The book, White Fragility, by DiAngelo (2018), explores this last idea in detail. The term “white fragility” refers to defensive reactions often exhibited by white people when topics of race or racism are broached, reactions which DiAngelo frequently encountered in her work as a diversity consultant. Examples include assertions of non-racism (e.g., “I don’t see color,” “I was raised to treat everyone the same,” etc.) or personal details (e.g., “I grew up poor”; “I have black family members”; “I marched in the 60’s,” etc.) presented as evidence that one is somehow exempt from the forces of race and racism in society. White fragility is also often expressed by counterclaims that whoever raised the issue of racism is the real racist. DiAngelo links white fragility to an understanding of racism as limited to derogatory beliefs about, or malicious actions towards, people of other racialized groups. Given this understanding, concerns about racism are likely to be interpreted as personal accusations, a reaction that forecloses discussion of how historical and current systemic racism shapes society and the experiences of everyone in it. According to DiAngelo, suppressing frank discussions of race and thereby helping to maintain the unequal racial status quo is the social function of white fragility.

DiAngelo’s discussion of white fragility, therefore, echoes points made above about ignorance and stresses faced by marginalized individuals who attempt to educate members of a majority group about their experiences of social inequality. Consider a concrete example of this phenomenon described in a report on anti-Indigenous discrimination within the health care system of the Canadian province British Columbia:

What we heard time and time again from Indigenous medical students is that they are not only having to educate their peers about the colonizing history of Canada – past and present – but they are also having to educate their preceptors and their teachers. What’s more is that not only are our preceptors ignorant of this history, they often directly disagree with it. This subjects us to quite traumatizing situations that force us to take time off of school. (Turpel-Lafond et al. 2020, p. 96)

● ● ● ● ● ● ●

§ **YOUR ASSIGNMENT**:
Pick up the passage on white fragility right after its last sentence and extend it. The data that come next play no part in this work.

● ● ● ● ● ● ●

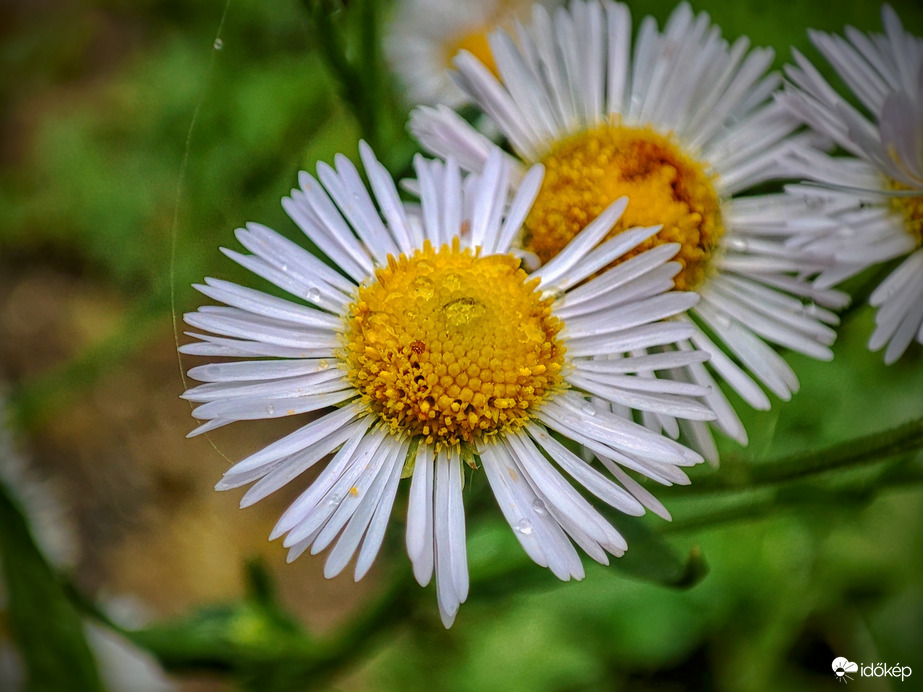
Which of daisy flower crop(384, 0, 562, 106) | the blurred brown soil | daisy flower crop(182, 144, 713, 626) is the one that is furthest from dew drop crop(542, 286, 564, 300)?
the blurred brown soil

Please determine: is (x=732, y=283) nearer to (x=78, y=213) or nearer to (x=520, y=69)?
(x=520, y=69)

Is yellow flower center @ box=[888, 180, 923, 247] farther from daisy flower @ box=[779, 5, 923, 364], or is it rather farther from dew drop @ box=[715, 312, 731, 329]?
dew drop @ box=[715, 312, 731, 329]

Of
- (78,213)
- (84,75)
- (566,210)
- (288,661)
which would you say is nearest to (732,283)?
(566,210)

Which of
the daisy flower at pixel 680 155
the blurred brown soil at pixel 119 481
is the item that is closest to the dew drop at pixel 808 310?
the daisy flower at pixel 680 155

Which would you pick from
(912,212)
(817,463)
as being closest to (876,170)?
(912,212)

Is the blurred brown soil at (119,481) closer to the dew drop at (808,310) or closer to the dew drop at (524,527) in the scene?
the dew drop at (524,527)
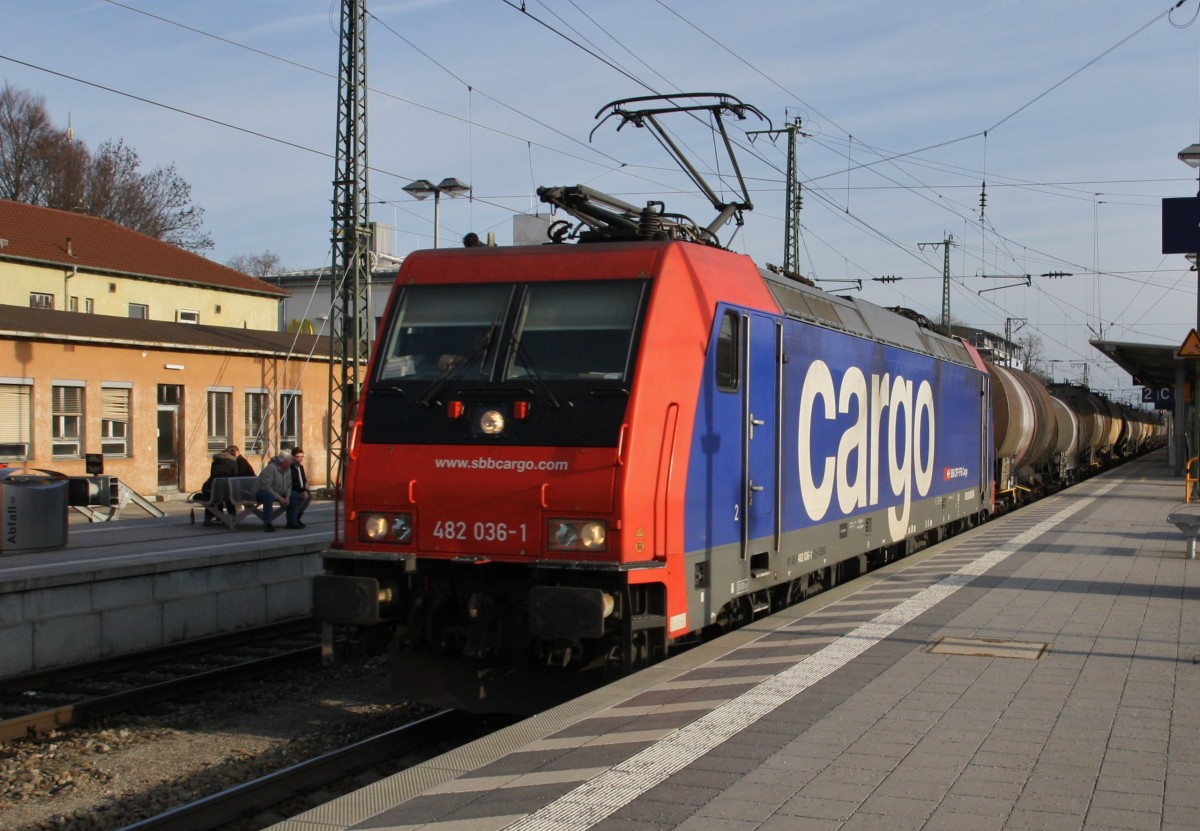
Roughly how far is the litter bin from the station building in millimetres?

● ● ● ● ● ● ●

§ **WRITTEN ANSWER**:
This strikes us as a clear example of epistemic exploitation and the diverse person’s burden.

The literature discussed in this section illustrates several ways in which pro-diversity beliefs can promote expectations that marginalized individuals produce distinctive bonuses stereotypically related to their perceived identities, which can in turn have a variety of harmful consequences, including negative reactions from members of the majority group. However, none identify or analyze the diverse person’s burden––the heightened expectations marginalized people face––as a general phenomenon in its own right, and most focus on situations in which diverse people are expected to provide education about oppression or discrimination. As a result, prior work has not examined the potential similarity between Phillip’s concern with expectations of financial diversity bonuses in business contexts and worries about prejudicial credibility excesses as a form of epistemic injustice. In what follows, we propose a more general account of the diverse person’s burden that is applicable in a variety of contexts. In Sect. 3, we show how examining the diverse person’s burden as a general phenomenon leads to an understanding of dynamics shared by the variety of examples discussed above. In addition to its inherent intellectual interest, this understanding suggests structural, institutional, and individual level measures for counteracting the diverse person’s burden that we describe below in Sect. 4.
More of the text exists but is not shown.